Fue a reclamar porque maltrataron a su hijo dentro de la comisaría y un policía la golpeó y la encerró en un calabozo



Una mujer de 47 años denunció que un oficial de la comisaría sexta la golpeó y encerró en un calabozo cuando fue a reclamar por el maltrato sufrido por su hijo horas antes en la seccional. Según la exposición que hizo en la Oficina de Denuncias de la Coordinación General de Mediación Penal de la Fiscalía General, la agresión se registró la madrugada del domingo 2 de octubre.

Todo comenzó cuando el joven F.G.I. circulaba en bicicleta por las vías del tren a la altura de Chile y 25 de Mayo y cinco o seis personas lo empezaron a correr chiflando. Al detener su marcha, dos personas se presentaron como empleados de seguridad de la empresa y dos como policías antes de hacerlo caer del rodado y provocarle lastimaduras en las manos.

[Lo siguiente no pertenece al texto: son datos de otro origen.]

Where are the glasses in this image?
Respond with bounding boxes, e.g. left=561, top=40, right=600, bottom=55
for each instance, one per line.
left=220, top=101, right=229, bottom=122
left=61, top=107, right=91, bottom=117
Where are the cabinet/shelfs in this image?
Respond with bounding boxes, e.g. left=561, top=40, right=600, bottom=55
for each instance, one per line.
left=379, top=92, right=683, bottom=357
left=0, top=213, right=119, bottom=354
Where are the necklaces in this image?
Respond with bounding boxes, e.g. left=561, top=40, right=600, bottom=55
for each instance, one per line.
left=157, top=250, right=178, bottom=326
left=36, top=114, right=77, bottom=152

A partir de esa situación, el joven fue a la dependencia donde lo recibió un oficial de policía que le dijo que no iba a hacer nada. “Cuando estaba volviendo a mi casa me subo a la bici y me manotea la mochila y me rompe el cierre, también me pateó la bicicleta queriendo provocarme para que yo hiciera algo”, relató.

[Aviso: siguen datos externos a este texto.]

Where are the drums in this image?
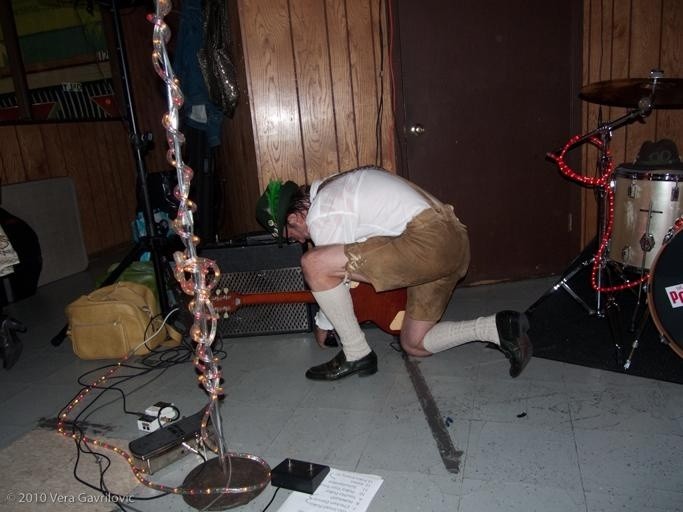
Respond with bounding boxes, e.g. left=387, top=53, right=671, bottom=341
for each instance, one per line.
left=603, top=163, right=683, bottom=275
left=643, top=215, right=683, bottom=359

El joven dijo que al llegar a la casa le contó a la madre lo sucedido y con ella regresó a la seccional ubicada en República del Líbano al 1100. Al ingresar, el oficial le gritó a la mujer y lo golpeó varias veces en la cabeza mientras lo insultaba y escupía antes de esposarlo y encerrarlo en un calabozo.

Por su parte, V.E.I. denunció que cuando pidió explicaciones otros efectivos pidieron apoyo por radio a otras patrullas y que el mismo oficial salió a decirle que se callara la boca. “Se me vino encima y me pegó una trompada desde arriba en el ojo izquierdo y me fui para atrás”, sostuvo en la denuncia.



Luego la esposaron y metieron en un calabozo donde estuvo encerrada tres horas y media hasta que los sacaron y les “inventaron una infracción”. A los instructores judiciales les dijo que el resto de los policías no podían creer lo que había sucedido, que no estaban de acuerdo y que podían salir de testigos.

La mujer y su hijo se presentaron el martes 4 de octubre para el examen médico en el Instituto de Ciencias Forenses y los informes fueron remitidos a la fiscalía en la que se tramitan causas por usurpaciones, apremios ilegales, torturas y vejaciones.